» Data extract:
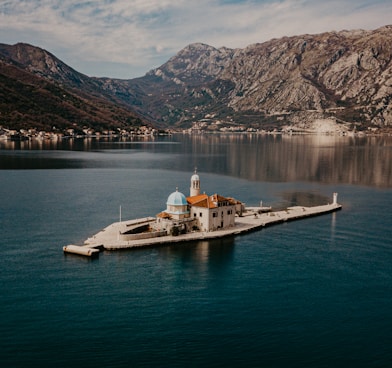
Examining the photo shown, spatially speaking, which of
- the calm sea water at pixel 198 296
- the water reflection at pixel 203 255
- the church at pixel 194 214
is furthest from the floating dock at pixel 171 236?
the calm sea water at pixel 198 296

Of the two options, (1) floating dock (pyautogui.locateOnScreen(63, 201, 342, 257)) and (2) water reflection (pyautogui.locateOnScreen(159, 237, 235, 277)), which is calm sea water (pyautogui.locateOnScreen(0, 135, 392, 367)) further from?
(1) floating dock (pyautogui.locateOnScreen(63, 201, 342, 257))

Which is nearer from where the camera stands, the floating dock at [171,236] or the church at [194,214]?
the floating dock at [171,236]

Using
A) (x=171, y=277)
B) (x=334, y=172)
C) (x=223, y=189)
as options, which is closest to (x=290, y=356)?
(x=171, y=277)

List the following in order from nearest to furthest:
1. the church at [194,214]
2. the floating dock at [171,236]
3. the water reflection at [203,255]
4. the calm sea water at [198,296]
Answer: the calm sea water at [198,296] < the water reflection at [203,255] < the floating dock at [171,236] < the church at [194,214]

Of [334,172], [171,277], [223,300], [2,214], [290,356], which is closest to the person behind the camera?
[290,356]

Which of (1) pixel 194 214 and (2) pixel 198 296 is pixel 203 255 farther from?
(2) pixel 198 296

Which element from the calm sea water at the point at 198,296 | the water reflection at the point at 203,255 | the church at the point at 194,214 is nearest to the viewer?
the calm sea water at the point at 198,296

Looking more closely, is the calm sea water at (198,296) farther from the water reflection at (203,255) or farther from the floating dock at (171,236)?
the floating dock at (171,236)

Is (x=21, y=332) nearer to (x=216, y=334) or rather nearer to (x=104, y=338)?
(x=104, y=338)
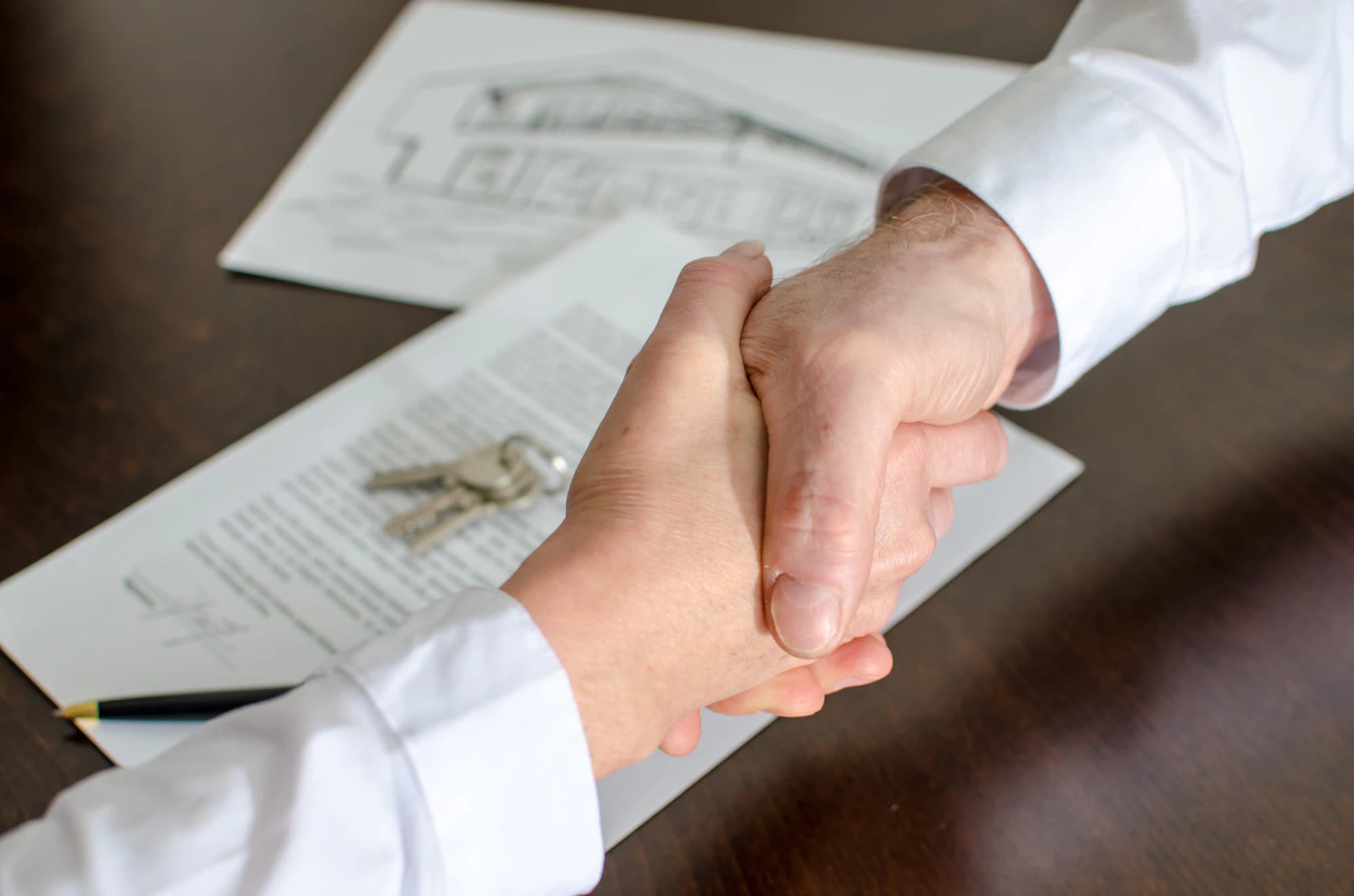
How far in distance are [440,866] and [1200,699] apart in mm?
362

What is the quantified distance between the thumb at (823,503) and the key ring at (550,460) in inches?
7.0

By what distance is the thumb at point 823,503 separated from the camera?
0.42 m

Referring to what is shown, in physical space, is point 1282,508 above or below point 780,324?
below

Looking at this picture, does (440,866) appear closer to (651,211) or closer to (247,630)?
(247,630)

» Exercise aim: Pull out each line of the items above that contains the word "distance", treating uppercase and lowercase as different.

» The answer:
How far in distance are [440,866] and [1200,699] apart in mm?
What is the quantified distance between the thumb at (823,503) and the key ring at (550,460) in inches?
By what distance is the thumb at point 823,503 separated from the camera?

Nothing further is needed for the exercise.